MHRA / products

Products Information Portal and Microservices
MIT License
11 stars 9 forks source link

Active substance names are excluded when they contain non-ASCII characters #551

Open rjkerrison opened 4 years ago

rjkerrison commented 4 years ago

Verified that active substance names are parsed as expected except for when they contain a non-ASCII character.

For example, in the example posted above, both "SUBSTANCE A" and "SUBSTANCE B" were attached to the product, but "ZOË" and "CAFÉ" were not.

Is there a chance that active substances will contain characters outside of the standard ASCII character set?

Originally posted by @craiga in https://github.com/MHRA/products/issues/426#issuecomment-602747805

Expected Behaviour

An active substance with an accented character in its name should be allowed.

rjkerrison commented 4 years ago

@m-doughty @StuartHarris The current behaviour of excluding non-ascii substances is taken from the manual importer. What was the reason behind this? Should we continue to exclude non-ascii substances?

StuartHarris commented 4 years ago

If I remember correctly, non-asci characters are not allowed in the metadata fields, but you should confirm this.

craiga commented 4 years ago

Have confirmed that something doesn't like non-ASCII characters.

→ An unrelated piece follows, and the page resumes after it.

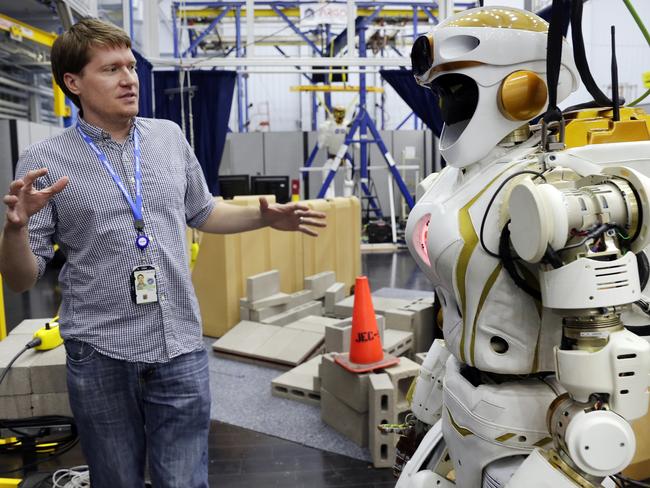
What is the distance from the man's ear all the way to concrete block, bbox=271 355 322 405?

Attempting non-ASCII characters causes the following error:

thread 'main' panicked at 'called `Option::unwrap()` on a `None` value', /Users/craiga/.cargo/git/checkouts/azuresdkforrust-0886d4f3ee80caf0/ce612fd/azure_sdk_storage_core/src/rest_client.rs:415:17
note: run with `RUST_BACKTRACE=1` environment variable to display a backtrace

Not sure if this has to do with the Azure crate or Azure itself.

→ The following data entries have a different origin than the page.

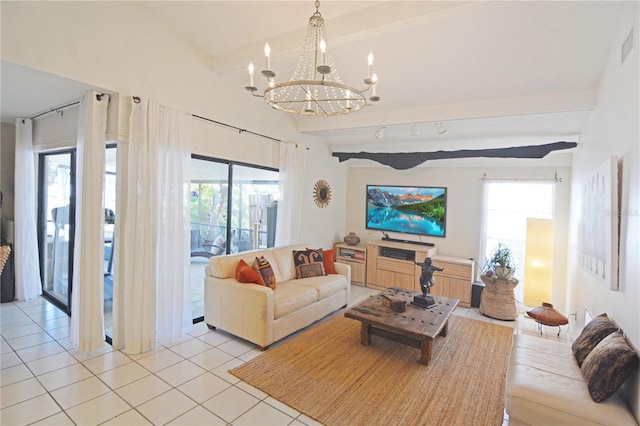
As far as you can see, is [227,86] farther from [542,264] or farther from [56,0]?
[542,264]

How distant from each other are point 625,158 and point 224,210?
4094mm

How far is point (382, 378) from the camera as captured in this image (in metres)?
2.83

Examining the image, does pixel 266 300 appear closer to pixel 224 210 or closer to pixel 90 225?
pixel 224 210

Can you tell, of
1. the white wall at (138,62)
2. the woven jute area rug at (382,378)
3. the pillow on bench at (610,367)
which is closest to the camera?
the pillow on bench at (610,367)

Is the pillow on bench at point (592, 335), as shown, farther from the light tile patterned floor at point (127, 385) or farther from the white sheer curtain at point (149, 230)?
the white sheer curtain at point (149, 230)

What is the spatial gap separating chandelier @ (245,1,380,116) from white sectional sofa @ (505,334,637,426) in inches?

craiga commented 4 years ago

Looks like HTTP headers aren't supposed to contain non-ASCII characters, and Hyper enforces this.

Stack Overflow seems to suggest that such strings should be URL encoded for Azure, but I wasn't able to find any definitive documentation about this in my brief search.

craiga commented 4 years ago

@StuartHarris found this which may be very helpful here https://docs.microsoft.com/en-us/azure/search/search-indexer-field-mappings#base64DecodeFunction

KaylieGreen1607 commented 4 years ago

Note from Aisling: No active substance should have any accents, as only English language should be used for active substances in the U.K. If you have list of the affected active substances that would be super, as this is something that we would need to remedy rapidly in affected case folders to remove this as an issue. - As far as I know we haven't come across any real world examples of any of these characters being used? So effectively this isn't needed.